The new legislation was also condemned by the Joint United Nations Program on HIV/AIDS (UNAIDS), which expressed deep concern at the instructions of the new legislation in a joint statement with other international health organizations.
The law “will hinder health education and efforts to end AIDS as a threat to public health,” the statement said, noting that LGBTQ people have already been stigmatized during the months-long debate over the law, which restricts their access to limited care and treatment.
“Uganda’s community increasingly fears for their safety and a growing number of people are discouraged from seeking health services, facing attacks, punishment or even further marginalization,” a joint statement laments.
Ugandan President Yoweri Museveni signed a bill Monday that would maintain the death penalty for “aggravated homosexuality” (a broad term used to include intimate relationships with a minor or other separate groups).

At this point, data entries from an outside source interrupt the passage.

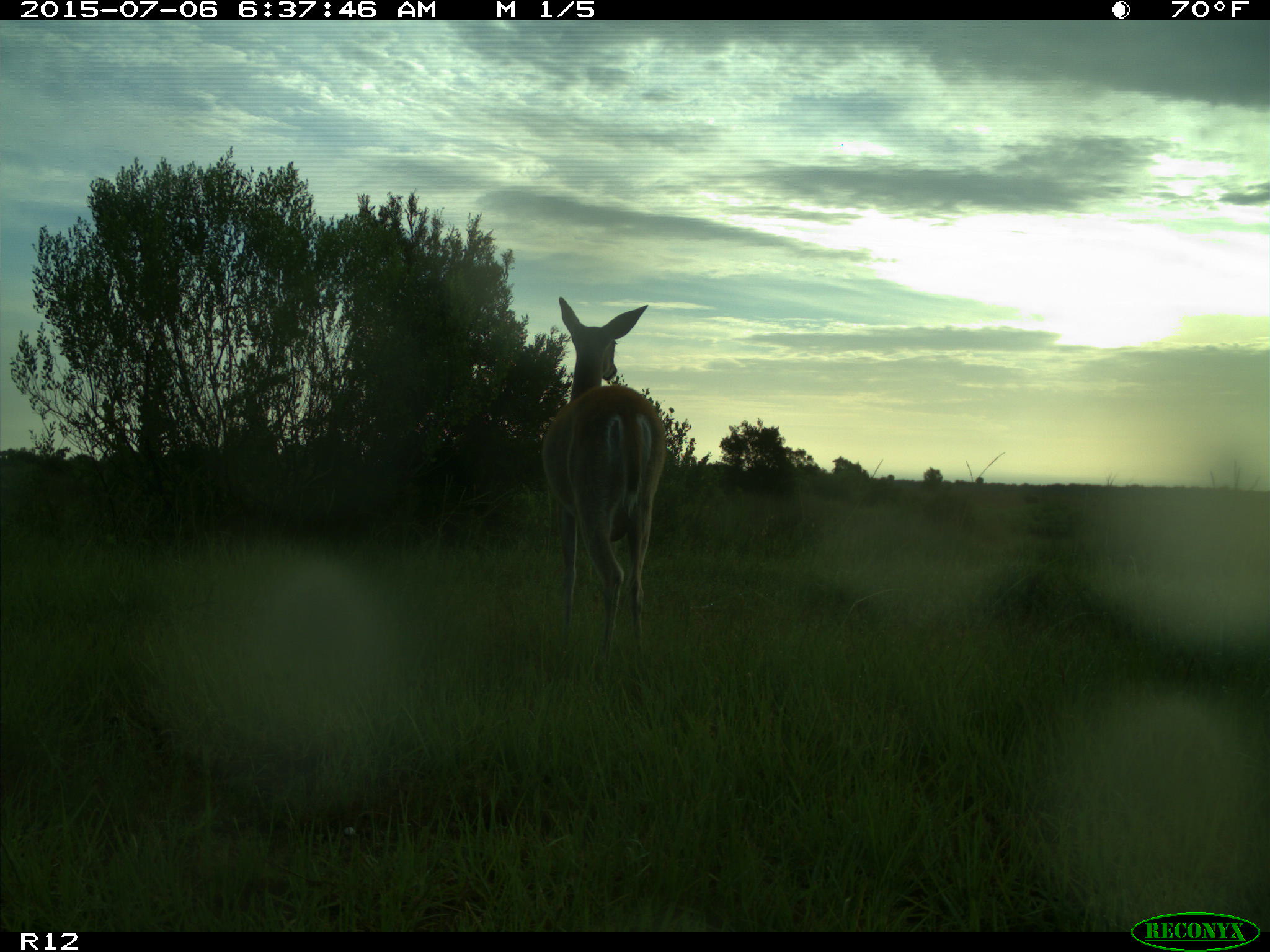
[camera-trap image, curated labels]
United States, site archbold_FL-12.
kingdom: Animalia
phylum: Chordata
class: Mammalia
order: Artiodactyla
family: Cervidae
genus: Odocoileus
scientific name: Odocoileus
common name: deer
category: unidentified deer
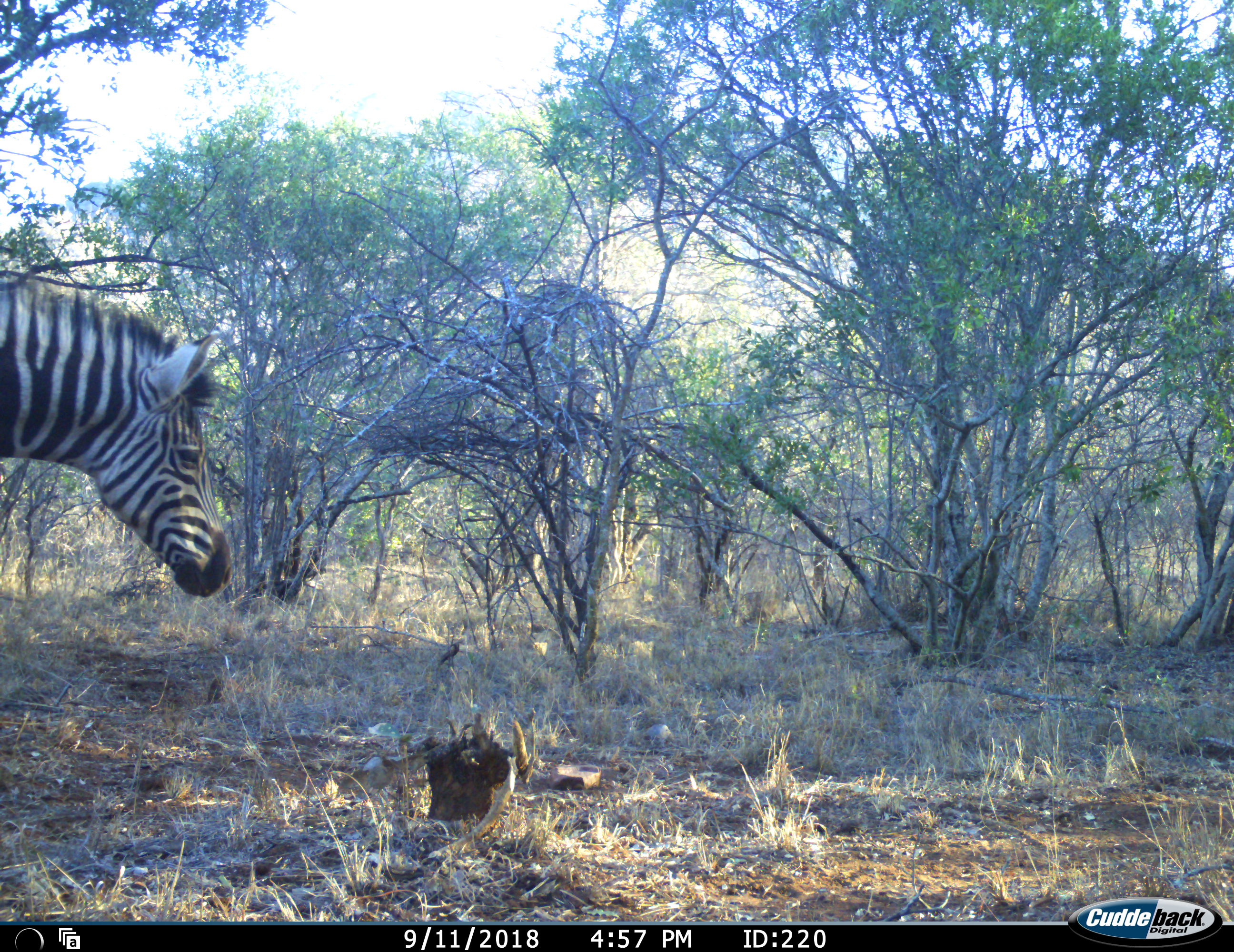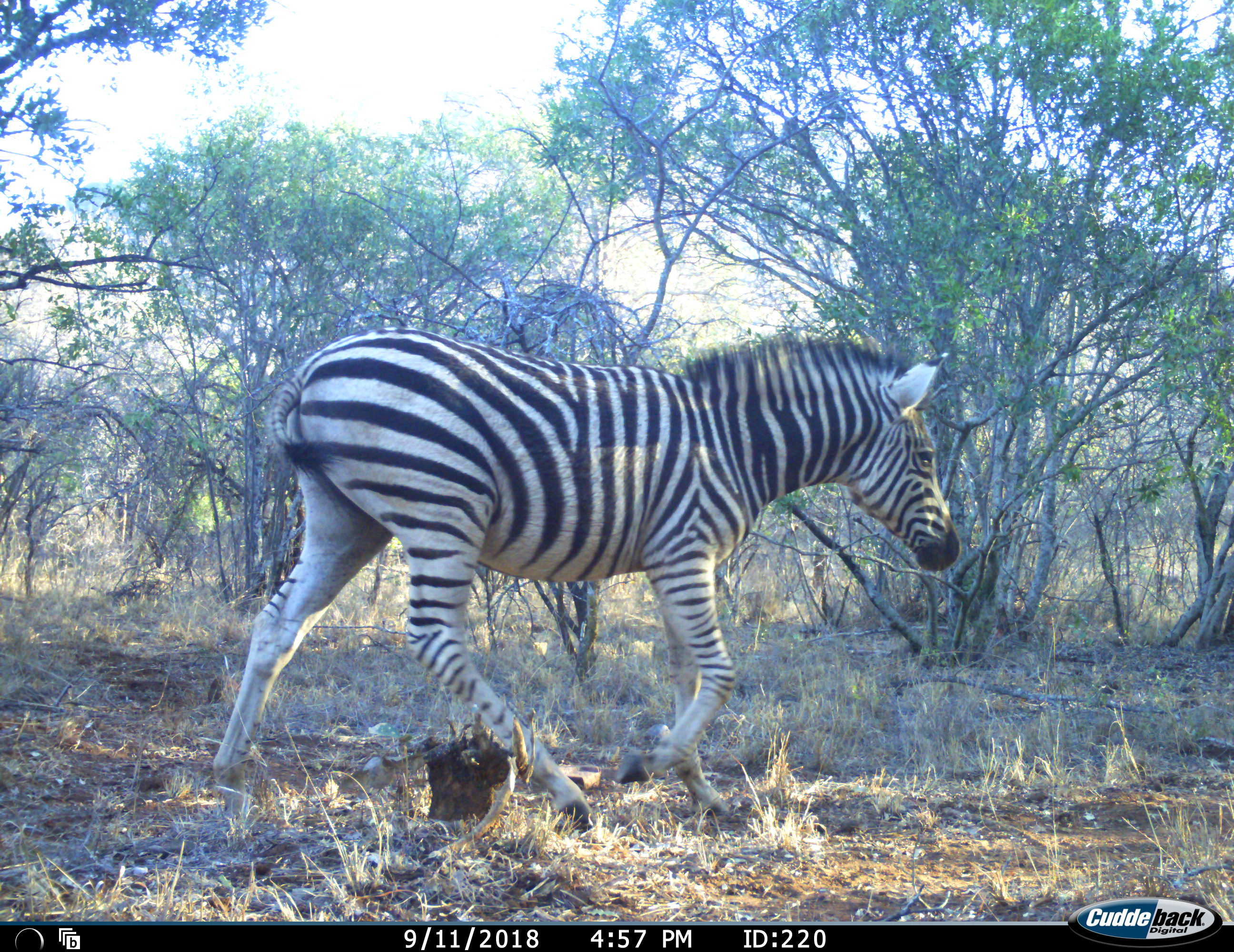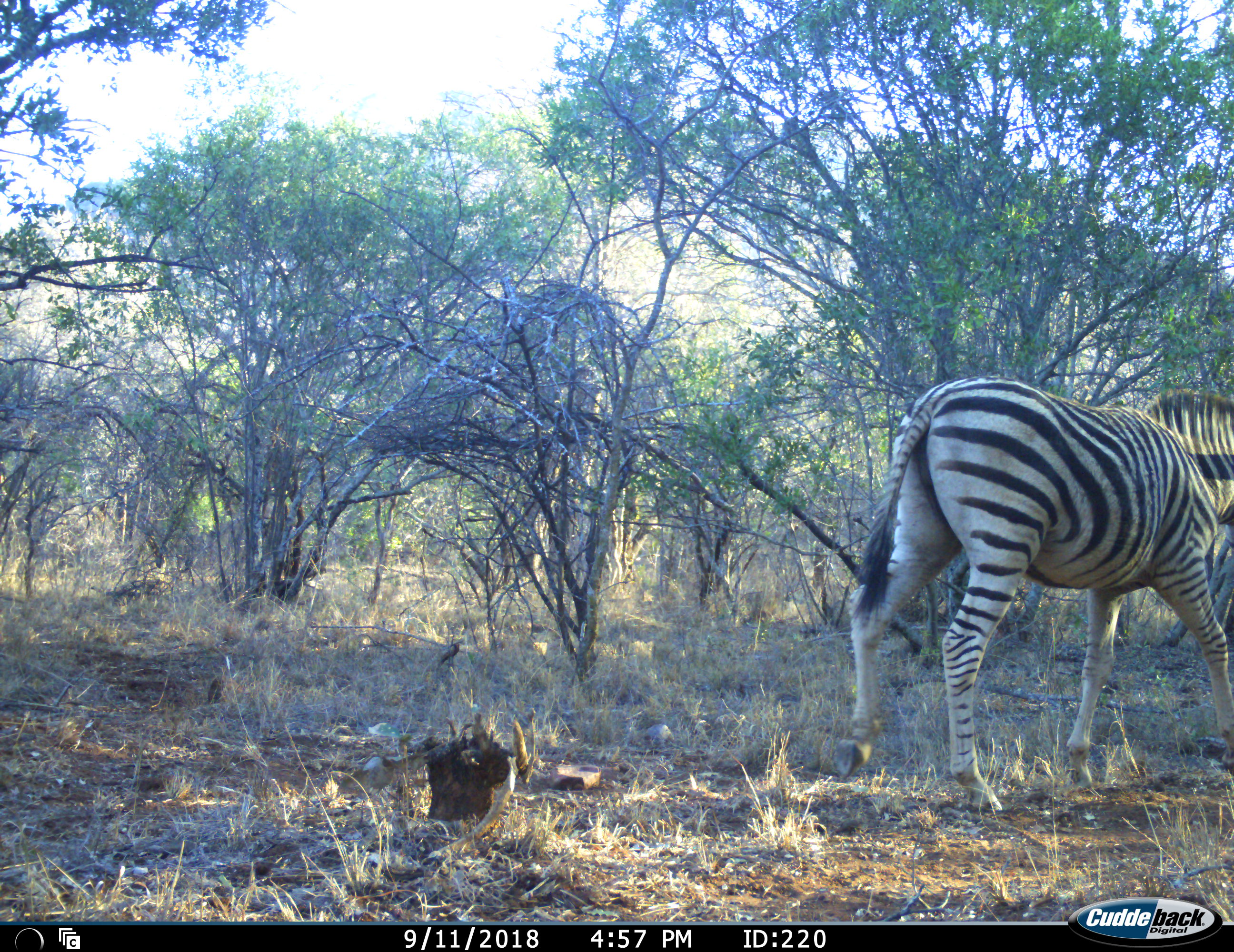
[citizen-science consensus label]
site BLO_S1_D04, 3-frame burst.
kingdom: Animalia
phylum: Chordata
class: Mammalia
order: Perissodactyla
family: Equidae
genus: Equus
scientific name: Equus quagga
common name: plains zebra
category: zebraplains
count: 1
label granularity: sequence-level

Furthermore, anyone who “knowingly promotes homosexuality” could be sentenced to up to 20 years in prison, a provision that has not changed from the original bill.
The legislation has also been heavily criticized by the European Union and the United States, as well as human rights groups such as Amnesty International.
Uganda currently has a 1950 law – the country gained independence from the United Kingdom in 1962 – which punishes intimate relationships between people of the same sex with sentences of up to life imprisonment, although it is usually not enforced.